Water is not just the essential ingredient for life, but also a fundamental factor in the economy of any country. Water has also a significant effect in the geopolitics around the world. While more than 70% of the earth’s surface is covered with water, only 0.1% of that is suitable for human use in streams, rivers and lakes; 97% is too salty in seas and oceans; 0.8% is underground and the remaining 2.1% is trapped in the ice caps. Of the 0.1% of fresh water, which is not evenly distributed, only 30% is accessible, with the rest running off to the seas. This means that only 0.03% of the water on earth is in use.
Fresh water sources are in continuous decline due to rapidly increased consumption as a result of population growth, expansion of irrigated agriculture, rising standards of living, industrial developments, climate change, global drying and salt rising. Water shortages affect 88 countries that are home to half the world’s population. The availability of fresh water is likely to drastically decrease unless improvements to the current desalination. This is also a critical problem for agriculture, where seawater is too salty for almost all forms of crops. Farming itself accounts for 70% of water use.

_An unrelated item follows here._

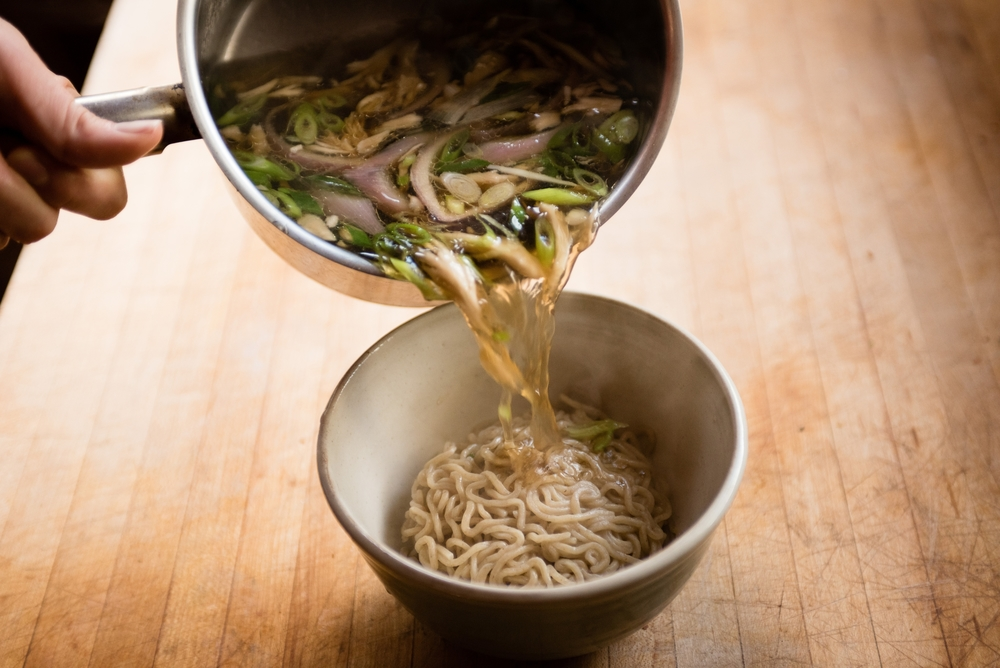 Pouring homemade chicken broth over Umi Organic fresh organic ramen noodles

Based on ongoing research at the Centre for Osmosis Research and Applications at the University of Surrey, a new approach is being developed which provides a practical, low-cost option for making use of seawater in agriculture, thereby reducing the pressure on drinking water stocks and allowing previously arid regions to be used for producing food.
The accessibility of the technology means no need for investment in genetically modified crops or ongoing treatments for the soil. The solution, which makes seawater irrigation on a large scale a realistic and sustainable solution to food supply problems, does not require high pressure pumps or expensive distillation units. Instead, the new approach makes use of the natural process of evaporation alongside a membrane designed to retain the impurities in the water, including the salts, allowing only pure water to reach the plants.
The project has built on our work on Manipulated Osmosis Desalination (MOD) which is currently used in Gibraltar and Oman to produce drinking water for human consumption - and recently won the Queen’s Anniversary Prize for outstanding achievements in higher education. The MOD is currently the leading technology for desalination, reducing energy use by up to 30 per cent compared to conventional plants, reducing chemical consumption and carbon footprint.